Technical and economic feasibility of centralized facilities for solar hydrogen production via photocatalysis and photoelectrochemistry

Abstract

Photoelectrochemical water splitting is a promising route for the renewable production of hydrogen fuel. This work presents the results of a technical and economic feasibility analysis conducted for four hypothetical, centralized, large-scale hydrogen production plants based on this technology. The four reactor types considered were a single bed particle suspension system, a dual bed particle suspension system, a fixed panel array, and a tracking concentrator array. The current performance of semiconductor absorbers and electrocatalysts were considered to compute reasonable solar-to-hydrogen conversion efficiencies for each of the four systems. The U.S. Department of Energy H2A model was employed to calculate the levelized cost of hydrogen output at the plant gate at 300 psi for a 10 tonne per day production scale. All capital expenditures and operating costs for the reactors and auxiliaries (compressors, control systems, etc.) were considered. The final cost varied from $1.60–$10.40 per kg H2 with the particle bed systems having lower costs than the panel-based systems. However, safety concerns due to the cogeneration of O_2 and H_2 in a single bed system and long molecular transport lengths in the dual bed system lead to greater uncertainty in their operation. A sensitivity analysis revealed that improvement in the solar-to-hydrogen efficiency of the panel-based systems could substantially drive down their costs. A key finding is that the production costs are consistent with the Department of Energy's targeted threshold cost of $2.00–$4.00 per kg H_2 for dispensed hydrogen, demonstrating that photoelectrochemical water splitting could be a viable route for hydrogen production in the future if material performance targets can be met.

● Excerpted data:
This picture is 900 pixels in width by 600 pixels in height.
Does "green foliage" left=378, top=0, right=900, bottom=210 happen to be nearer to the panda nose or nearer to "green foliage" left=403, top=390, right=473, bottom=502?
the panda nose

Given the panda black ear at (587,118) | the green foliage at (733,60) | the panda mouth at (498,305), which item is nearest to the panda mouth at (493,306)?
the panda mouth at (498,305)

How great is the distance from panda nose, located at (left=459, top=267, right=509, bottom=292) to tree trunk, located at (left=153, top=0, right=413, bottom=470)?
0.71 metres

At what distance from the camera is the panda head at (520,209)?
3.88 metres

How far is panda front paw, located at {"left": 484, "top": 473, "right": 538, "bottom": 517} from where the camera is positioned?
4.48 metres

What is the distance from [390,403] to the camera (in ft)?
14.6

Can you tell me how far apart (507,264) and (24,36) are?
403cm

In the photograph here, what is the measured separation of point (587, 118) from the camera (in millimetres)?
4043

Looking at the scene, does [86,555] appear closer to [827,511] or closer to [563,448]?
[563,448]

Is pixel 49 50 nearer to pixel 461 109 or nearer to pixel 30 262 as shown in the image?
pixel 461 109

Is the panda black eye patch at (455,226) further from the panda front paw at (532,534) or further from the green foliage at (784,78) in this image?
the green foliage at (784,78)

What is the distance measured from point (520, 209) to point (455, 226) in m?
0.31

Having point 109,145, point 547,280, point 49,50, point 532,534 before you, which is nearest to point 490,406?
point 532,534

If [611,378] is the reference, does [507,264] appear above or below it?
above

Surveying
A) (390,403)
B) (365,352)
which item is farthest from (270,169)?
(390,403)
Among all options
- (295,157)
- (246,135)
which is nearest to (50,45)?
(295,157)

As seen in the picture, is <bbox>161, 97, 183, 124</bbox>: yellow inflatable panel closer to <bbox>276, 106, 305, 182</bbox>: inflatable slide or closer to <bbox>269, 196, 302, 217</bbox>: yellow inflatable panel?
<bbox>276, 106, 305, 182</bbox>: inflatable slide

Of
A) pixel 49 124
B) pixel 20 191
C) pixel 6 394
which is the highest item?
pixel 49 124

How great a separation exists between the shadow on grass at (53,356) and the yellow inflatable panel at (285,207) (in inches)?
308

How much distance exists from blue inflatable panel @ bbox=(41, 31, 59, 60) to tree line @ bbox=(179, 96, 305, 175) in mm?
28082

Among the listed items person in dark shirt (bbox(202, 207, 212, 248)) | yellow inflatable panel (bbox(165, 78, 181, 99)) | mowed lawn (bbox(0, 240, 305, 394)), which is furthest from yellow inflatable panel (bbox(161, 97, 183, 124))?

● Short exercise: Go on with the text on solar hydrogen production from where it stops. The records have no connection to the text on solar hydrogen production.

● Exercise result:
Additional Information

© 2013 Royal Society of Chemistry. Received 10th March 2013; accepted 20th May 2013. First published online 12 Jun 2013. The authors would like to thank the U.S. Department of Energy's PEC Working Group, organized by the Office of Energy Efficiency and Renewable Energy's Fuel Cell Technologies Office, for its instrumental role in initiating and sustaining the technoeconomic analysis of the photoelectrochemical hydrogen production pathway. We also thank Steven Y. Reece, Joep J. H. Pijpers, Niels H. Damrauer, and Thomas D. Jarvi for their constructive feedback on this paper. BAP received funding from NSF grant CHE-0802907 for CCI Solar Fuels, a United Technologies Research Center fellowship in Sustainable Energy, and a Natural Sciences and Engineering Research Council of Canada graduate award. JDB received support from the National Science Foundation Graduate Research Fellowship Program and a Stanford Graduate Fellowship. LCS also received funding from the National Science Foundation Graduate Research Fellowship Program. AJF and TFJ received support from the U.S. Department of Energy, Office of Energy Efficiency and Renewable Energy through Subcontract no. NFT-9-88567-01 and AGB-2-11473-01 under Prime Contract no. DE-AC36-08-GO28308. JDB, LCS, and ZC were supported by the Center on Nanostructuring for Efficient Energy Conversion (CNEEC) at Stanford University, an Energy Frontier Research Center funded by the U.S. Department of Energy, Office of Science, Office of Basic Energy Sciences, under Award no. DE-SC0001060. TGD was supported by the U.S. Department of Energy Fuel Cell Technologies Office under Contract no. DE-AC36-08-G028303 with the National Renewable Energy Laboratory. SA received support through a DOE-EERE Postdoctoral Research Award under the EERE Fuel Cell Technologies Program.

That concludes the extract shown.